Je viens d’entendre le camion abhorré, accompagnée de sa petite musique dansante et de son annonce meurtrière; le camion du cirque. Lieu de torture, de souffrance et d’esclavage pour des milliers d’animaux, DÉNATURÉS. Lieu de joie factice et de fous-rires trompeurs (et trompés), qui fait briller les yeux de milliers d’enfants, INNOCENTS, les pauvres, comment pourraient-ils avoir idée de la foire aux horreurs qui se trame sous leurs yeux brillants ?.
Le cirque. Quelle honte !

J’aime les acrobates et les paillettes, les trapèzes et les clowns tristes, les balles qui volent et retombent dans des mains entraînées. J’aime la magie et ses trucages....
Mais jamais, jamais, je n’accepterais d’entendre encore une fois le fouet du dompteur de fauves qui claquent dans les airs, menace ignoble et terroriste. Et les nobles félins, de qui on a beaucoup à apprendre, terrorisés devant leur frayeur absolue (et inégalable); le feu. Et n’ayant que d’autres choix que de sauter à travers, les larmes aux yeux, la peur au ventre, tout instinct sauvage et digne effacé, relégué au rang de souvenir lointain; du souvenir de la brousse et de la chasse, de la chaleur terrible et des petits boules de poils à nourrir, agaçantes, mignonnes et promesse de vie, et d’éternité de l’espèce. Tout cette magnifiçance écrasée, explosée dans un coup de fouet qui claque dans les airs.....
Il ne reste que l’oubli, l’oubli de la nature même de ces animaux et des autres, éléphants qu’on force à prendre des postures contre-nature dans un tonnerre d’applaudissement macabre, chevaux qu’on lance au galop dans un minuscule et ridicule cercle sans fin.... Ces animaux, au cirque, on en a fait des bêtes craintives et dénaturés, faciles à dompter, facile à maîtriser. Pour cacher notre peur, notre peur de la nature même. On enferme la nature dans une boîte, aseptisée, sécurisée ("wahooouuu, quel courage ce dompteur, quel homme admirable!! ! il a apprivoisé des lions!!!!" "Mais, imbécile, ce n’est pas lui la cause de ça, c’est le feu, le feu en tout point et la terreur qu’il inspire!"). Et ainsi, la nature devient notre esclave. Et alors, l’Homme est rassuré. Rassuré. Voilà les cirques.

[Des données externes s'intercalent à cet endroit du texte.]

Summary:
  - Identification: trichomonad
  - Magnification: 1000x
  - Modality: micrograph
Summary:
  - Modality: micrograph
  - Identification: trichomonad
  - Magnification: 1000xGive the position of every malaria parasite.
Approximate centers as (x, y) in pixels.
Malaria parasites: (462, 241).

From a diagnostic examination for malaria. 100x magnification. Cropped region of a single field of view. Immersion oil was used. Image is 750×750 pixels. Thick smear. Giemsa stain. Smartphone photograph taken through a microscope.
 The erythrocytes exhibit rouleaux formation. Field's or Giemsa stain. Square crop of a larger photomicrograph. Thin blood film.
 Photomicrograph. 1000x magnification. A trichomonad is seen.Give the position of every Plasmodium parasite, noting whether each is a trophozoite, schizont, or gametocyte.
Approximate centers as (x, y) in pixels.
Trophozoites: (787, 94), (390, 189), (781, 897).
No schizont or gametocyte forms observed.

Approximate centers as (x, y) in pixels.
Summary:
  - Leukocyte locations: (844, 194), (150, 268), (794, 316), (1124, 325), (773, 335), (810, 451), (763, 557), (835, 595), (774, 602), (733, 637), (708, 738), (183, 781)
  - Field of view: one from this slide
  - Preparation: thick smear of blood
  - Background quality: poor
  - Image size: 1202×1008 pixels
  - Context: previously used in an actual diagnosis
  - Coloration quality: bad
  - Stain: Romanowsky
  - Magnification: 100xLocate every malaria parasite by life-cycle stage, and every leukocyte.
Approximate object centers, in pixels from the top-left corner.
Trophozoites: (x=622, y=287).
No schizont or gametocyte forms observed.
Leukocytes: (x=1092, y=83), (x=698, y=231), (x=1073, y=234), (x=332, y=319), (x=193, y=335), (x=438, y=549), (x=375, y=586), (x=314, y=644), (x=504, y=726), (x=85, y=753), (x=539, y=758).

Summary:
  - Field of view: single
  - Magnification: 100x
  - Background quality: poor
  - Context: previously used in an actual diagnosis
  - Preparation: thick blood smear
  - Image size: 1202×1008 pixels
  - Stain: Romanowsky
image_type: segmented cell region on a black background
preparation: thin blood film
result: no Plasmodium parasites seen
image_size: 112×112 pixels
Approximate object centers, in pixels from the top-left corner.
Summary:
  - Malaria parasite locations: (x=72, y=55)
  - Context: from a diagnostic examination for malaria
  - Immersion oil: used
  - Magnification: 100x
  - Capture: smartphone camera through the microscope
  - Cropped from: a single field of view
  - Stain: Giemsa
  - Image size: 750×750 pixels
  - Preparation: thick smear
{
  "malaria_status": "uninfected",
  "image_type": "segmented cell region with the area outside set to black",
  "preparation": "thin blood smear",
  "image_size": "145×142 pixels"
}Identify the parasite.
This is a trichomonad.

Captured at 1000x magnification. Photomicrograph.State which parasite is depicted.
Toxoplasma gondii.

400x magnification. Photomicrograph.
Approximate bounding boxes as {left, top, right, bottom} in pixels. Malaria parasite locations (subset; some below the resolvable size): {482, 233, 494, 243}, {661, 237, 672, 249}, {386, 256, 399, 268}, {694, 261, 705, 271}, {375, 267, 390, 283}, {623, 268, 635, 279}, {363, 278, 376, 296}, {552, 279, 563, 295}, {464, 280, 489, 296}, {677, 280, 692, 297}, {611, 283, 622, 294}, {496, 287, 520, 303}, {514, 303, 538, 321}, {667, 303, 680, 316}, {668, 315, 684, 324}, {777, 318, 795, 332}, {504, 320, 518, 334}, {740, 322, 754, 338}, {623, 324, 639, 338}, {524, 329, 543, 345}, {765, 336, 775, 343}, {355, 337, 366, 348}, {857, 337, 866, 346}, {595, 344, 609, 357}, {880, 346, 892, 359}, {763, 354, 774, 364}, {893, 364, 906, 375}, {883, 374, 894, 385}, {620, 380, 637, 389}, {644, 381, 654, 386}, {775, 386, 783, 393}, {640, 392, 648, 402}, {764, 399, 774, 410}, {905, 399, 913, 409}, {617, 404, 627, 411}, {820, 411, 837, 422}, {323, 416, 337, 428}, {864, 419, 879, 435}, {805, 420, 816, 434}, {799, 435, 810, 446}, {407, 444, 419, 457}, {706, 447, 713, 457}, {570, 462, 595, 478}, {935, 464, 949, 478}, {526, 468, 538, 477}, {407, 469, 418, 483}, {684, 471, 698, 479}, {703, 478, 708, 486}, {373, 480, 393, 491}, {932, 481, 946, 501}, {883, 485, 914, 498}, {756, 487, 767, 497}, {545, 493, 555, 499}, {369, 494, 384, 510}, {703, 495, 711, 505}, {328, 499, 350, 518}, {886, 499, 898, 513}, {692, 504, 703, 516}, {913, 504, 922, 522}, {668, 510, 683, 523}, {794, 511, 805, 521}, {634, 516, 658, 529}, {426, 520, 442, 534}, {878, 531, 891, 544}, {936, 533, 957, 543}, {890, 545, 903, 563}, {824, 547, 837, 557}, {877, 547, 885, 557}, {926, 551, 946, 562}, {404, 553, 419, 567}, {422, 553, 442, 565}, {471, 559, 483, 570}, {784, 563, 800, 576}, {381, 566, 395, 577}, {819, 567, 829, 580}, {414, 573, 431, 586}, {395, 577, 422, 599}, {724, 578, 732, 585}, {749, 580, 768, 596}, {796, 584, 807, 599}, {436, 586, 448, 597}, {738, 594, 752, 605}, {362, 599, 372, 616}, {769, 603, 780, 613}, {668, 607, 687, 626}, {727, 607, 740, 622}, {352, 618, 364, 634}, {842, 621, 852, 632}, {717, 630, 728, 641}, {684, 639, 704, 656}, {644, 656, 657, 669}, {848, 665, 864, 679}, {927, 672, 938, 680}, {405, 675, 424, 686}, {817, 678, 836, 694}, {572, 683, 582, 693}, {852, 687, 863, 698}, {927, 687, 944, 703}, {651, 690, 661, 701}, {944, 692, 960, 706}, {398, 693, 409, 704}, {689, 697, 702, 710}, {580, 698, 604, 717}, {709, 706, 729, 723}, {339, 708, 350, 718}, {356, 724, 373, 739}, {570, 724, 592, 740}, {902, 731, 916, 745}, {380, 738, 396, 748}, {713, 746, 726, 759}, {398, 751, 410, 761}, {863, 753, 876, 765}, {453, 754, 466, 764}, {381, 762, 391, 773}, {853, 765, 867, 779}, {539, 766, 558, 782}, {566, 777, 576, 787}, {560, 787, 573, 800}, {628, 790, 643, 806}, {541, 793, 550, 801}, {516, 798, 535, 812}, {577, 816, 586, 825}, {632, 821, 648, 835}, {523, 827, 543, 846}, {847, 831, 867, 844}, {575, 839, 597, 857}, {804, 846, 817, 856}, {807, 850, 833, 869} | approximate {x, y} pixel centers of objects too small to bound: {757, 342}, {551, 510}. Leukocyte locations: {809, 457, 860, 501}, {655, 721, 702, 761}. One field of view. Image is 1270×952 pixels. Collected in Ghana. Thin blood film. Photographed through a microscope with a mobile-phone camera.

On applaudit bien fort ! Et maintenant sous vos yeux ébahits, l’éléphants va danser une valse!!!!!!

Voilà le cirque, lieu de la souffrance et de la dénaturalisation d’êtres splendides et intemporels. J’ai envie de pleurer.
Putain de monde, putain de monde humain!! !

Il a été prouvé que l’espèce humaine est la seule de toutes les espèces animales qui, rayée de la Terre, ne créerait pas de déséquilibre. Le Loup disparu, un déséquilibre apparaîtrait, le Mouton disparu et il en serait de même. Par contre, enlevons l’Homme, et tout ira bien, aucun déséquilibre. Une parfaite harmonie.
Alors : Nous ne sommes que le cancer de la Terre, arrêtons de nous prendre pour des dieux.

Et par pitié, lâchez vos fouets, éteignez le feu....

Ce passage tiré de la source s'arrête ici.